Here’s what the NCDMV claims Carvana did at its Wake County location to get its dealer’s license suspended.

  • Failed to deliver titles to the DMV
  • Sold a vehicle without a state inspection
  • Issued out-of-state temporary tags/plates for a vehicle sold to a person in North Carolina

The NCDMV told CBS 17 it has reissued a dealer’s license to Carvana for its Raleigh location saying the company is free to operate in Wake County without restrictions.

Consumer Investigator Steve Sbraccia reached out to Carvana, sending the company an email asking among other things, what safeguards are now in place to prevent a recurrence of the situation with the NCDMV.
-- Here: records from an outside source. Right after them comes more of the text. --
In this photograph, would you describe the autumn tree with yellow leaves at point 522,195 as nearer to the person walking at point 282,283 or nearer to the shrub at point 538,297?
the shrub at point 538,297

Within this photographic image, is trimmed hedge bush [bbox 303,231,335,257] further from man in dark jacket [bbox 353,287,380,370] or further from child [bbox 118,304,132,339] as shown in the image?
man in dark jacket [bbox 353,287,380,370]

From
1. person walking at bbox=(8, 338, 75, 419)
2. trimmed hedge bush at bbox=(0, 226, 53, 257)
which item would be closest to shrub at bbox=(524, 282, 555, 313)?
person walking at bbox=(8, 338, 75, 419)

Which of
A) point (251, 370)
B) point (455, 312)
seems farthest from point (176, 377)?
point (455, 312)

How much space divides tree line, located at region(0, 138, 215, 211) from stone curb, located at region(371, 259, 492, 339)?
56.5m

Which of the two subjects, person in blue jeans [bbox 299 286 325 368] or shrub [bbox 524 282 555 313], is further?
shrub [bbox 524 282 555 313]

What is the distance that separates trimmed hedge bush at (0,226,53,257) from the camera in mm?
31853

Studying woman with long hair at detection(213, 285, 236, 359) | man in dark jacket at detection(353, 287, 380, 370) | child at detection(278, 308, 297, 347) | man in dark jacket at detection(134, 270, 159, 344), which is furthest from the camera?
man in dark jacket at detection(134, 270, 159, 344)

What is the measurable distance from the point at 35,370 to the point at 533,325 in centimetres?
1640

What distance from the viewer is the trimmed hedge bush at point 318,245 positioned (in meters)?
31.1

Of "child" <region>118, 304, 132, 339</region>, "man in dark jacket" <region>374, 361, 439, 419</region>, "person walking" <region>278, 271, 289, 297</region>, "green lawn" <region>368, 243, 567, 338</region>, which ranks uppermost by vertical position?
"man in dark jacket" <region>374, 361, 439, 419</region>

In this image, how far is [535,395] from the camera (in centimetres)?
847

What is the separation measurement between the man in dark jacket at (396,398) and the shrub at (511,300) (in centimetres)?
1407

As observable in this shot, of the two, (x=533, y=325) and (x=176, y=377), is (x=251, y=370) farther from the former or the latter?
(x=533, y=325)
The firm did not reply as of February 3.

In addition to Raleigh, the company has dealer’s licenses in three other North Carolina locations including one in Charlotte.

Previously, CBS 17 reported NCDMV records it obtained showed Carvana’s dealer’s license in Charlotte was under probation.

The NCDMV told CBS 17 that probation remains in effect until Nov. 17.

When a dealer is placed on probation, it can still operate in North Carolina under regulations outlined in the License and Theft Bureau’s Motor Vehicle Dealer Regulation Manual.

​According to Automotive News, Carvana has about 8 percent of the used car market.

While it was under suspension in Wake County, it agreed not to promote its Raleigh location for car sales.